* **Seitentext**
------------------------------------

Kreysing: Nein, eher die Welt der Börsen als Vernichtungskampf der größtmöglichen Menschenferne und Orientierungslosigkeit. "Wenn man die Währung eines Landes abschlachtet sieht man die Jungs mit geweiteten blutunterlaufenen Augen vor den Börsennachrichten, wie sie sich mit Macheten die Hälse durchschneiden."
Schmidt: Seine Worte sind eine Art Kriegsberichterstattung, eine langsame Demontage des Ichs, um es wieder neu zusammensetzen. Es geht aber auch um Erdung. Du ziehst die Schuhe aus und läufst aus der Stadt, die Straße, der Asphalt, dann vielleicht Kieselsteine und endlich Waldboden. Die Füße bluten, kalte Erde. So in etwa. Keine wirkliche Erlösung, die halte ich für unrealistisch.

Express: Was sind die Fragen, die das Stück aufwirft?
Schmidt: Wie kommt der Typ in diese unangenehme Situation? Wie fühlt sich das an: mit blutigen Füße auf dem Waldboden laufen?

Express: Was werden die Zuschauer erleben?

------------------------------------

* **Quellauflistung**
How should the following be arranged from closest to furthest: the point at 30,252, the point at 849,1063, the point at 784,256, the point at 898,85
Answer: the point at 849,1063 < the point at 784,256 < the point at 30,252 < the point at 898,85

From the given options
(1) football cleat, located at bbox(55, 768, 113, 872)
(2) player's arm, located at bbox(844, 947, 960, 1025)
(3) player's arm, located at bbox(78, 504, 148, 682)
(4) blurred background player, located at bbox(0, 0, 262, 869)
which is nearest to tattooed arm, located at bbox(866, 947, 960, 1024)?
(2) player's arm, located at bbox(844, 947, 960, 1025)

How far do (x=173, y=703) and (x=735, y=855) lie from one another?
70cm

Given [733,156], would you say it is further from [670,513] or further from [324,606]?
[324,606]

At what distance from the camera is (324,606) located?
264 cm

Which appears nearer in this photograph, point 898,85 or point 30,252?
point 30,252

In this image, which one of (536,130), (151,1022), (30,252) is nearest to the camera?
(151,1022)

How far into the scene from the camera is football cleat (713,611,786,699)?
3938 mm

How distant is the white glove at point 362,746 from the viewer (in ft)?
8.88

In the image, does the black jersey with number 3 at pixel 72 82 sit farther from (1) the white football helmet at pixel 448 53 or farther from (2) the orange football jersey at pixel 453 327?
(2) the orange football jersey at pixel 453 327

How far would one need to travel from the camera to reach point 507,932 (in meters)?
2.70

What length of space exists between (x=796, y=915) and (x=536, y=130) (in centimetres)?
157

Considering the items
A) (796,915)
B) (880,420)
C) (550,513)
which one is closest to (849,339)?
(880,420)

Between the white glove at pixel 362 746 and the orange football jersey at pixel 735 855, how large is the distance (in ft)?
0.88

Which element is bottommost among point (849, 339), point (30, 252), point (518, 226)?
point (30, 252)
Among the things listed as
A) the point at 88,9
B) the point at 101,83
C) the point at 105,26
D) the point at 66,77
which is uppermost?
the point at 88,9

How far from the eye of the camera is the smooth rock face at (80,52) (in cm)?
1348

------------------------------------

* **Aufgabe**
Setze das Interview über das Stück nach seinem letzten Satz fort. Die Auflistung wird hier nicht gebraucht.

* **Schriftliche Antwort**
Schmidt: Zunächst einmal werden Sie Zeugen einer dramatischen und mitreißenden Geschichte. Das war mir ganz wichtig – Zeit für Geschichte, Zeit für Emotionen, Zeit für Etablierung einer authentischen Situation. Es geht mehr um Erleben, als um Verstehen – die sinnliche Erfahrung und Wahrnehmung eines Körpers, der sich seine Seele zurück holt.
Kreysing: Unser Regieassistent findet das Stück übrigens abstoßend ...
Schmidt: Aber auch interessant!

Express: Was war Euch besonders wichtig?
Schmidt: Der Text an sich. Die Rhythmik, die Poesie und Kraft der Sprache, des Sprachflusses, der Bilder. Die Körperlichkeit und Sinnlichkeit des Textes.
Kreysing: Da er ohne Punkt und Komma geschrieben ist, muss man ihn erst entschlüsseln.
Schmidt: Auch die Musik ist wichtig, die ich mit Clemenz Korn (smood&cornsen) entwickelt habe. Diese funktioniert wie ein Bühnenbild. Es geht um die Definition und Emotionalisierung des Raumes, in dem wir uns für die Dauer des Stückes befinden, die Musik unterstützt die Sinnlichkeit – und nicht zuletzt geht es darum, die Rhythmik und Dynamik der Sprache zu unterstützen.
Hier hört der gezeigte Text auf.